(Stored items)
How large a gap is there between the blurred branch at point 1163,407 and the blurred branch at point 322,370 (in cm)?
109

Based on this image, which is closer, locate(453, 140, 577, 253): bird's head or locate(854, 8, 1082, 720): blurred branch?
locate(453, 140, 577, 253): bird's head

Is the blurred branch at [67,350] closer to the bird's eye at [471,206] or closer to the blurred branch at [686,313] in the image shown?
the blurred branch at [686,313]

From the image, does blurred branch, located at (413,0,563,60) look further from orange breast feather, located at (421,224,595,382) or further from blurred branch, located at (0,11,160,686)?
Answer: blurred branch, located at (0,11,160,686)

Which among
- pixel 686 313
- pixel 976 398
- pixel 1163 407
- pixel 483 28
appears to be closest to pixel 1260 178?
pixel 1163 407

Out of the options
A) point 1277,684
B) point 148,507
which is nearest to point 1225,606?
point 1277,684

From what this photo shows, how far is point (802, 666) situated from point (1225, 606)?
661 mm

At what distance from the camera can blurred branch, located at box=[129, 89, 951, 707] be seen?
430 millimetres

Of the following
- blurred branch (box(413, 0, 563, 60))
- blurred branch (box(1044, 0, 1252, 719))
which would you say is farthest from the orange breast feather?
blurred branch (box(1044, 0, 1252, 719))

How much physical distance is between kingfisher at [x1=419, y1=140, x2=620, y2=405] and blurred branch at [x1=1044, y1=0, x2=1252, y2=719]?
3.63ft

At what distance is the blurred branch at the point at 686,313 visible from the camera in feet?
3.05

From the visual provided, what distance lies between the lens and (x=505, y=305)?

• **EXERCISE DETAILS**
Rewrite the entries from the line with "How much physical" through the end of the entries, putting "soft-focus branch" wherever "blurred branch" appears and keeping everything else the same.

• **RESPONSE TO THIS EXERCISE**
How much physical distance is between kingfisher at [x1=419, y1=140, x2=620, y2=405] and soft-focus branch at [x1=1044, y1=0, x2=1252, y2=719]?
3.63ft

At what distance is the soft-focus branch at the point at 686,313 visible from the camera in feet?
3.05

From the visual provided, what distance lies between the lens and (x=505, y=305)?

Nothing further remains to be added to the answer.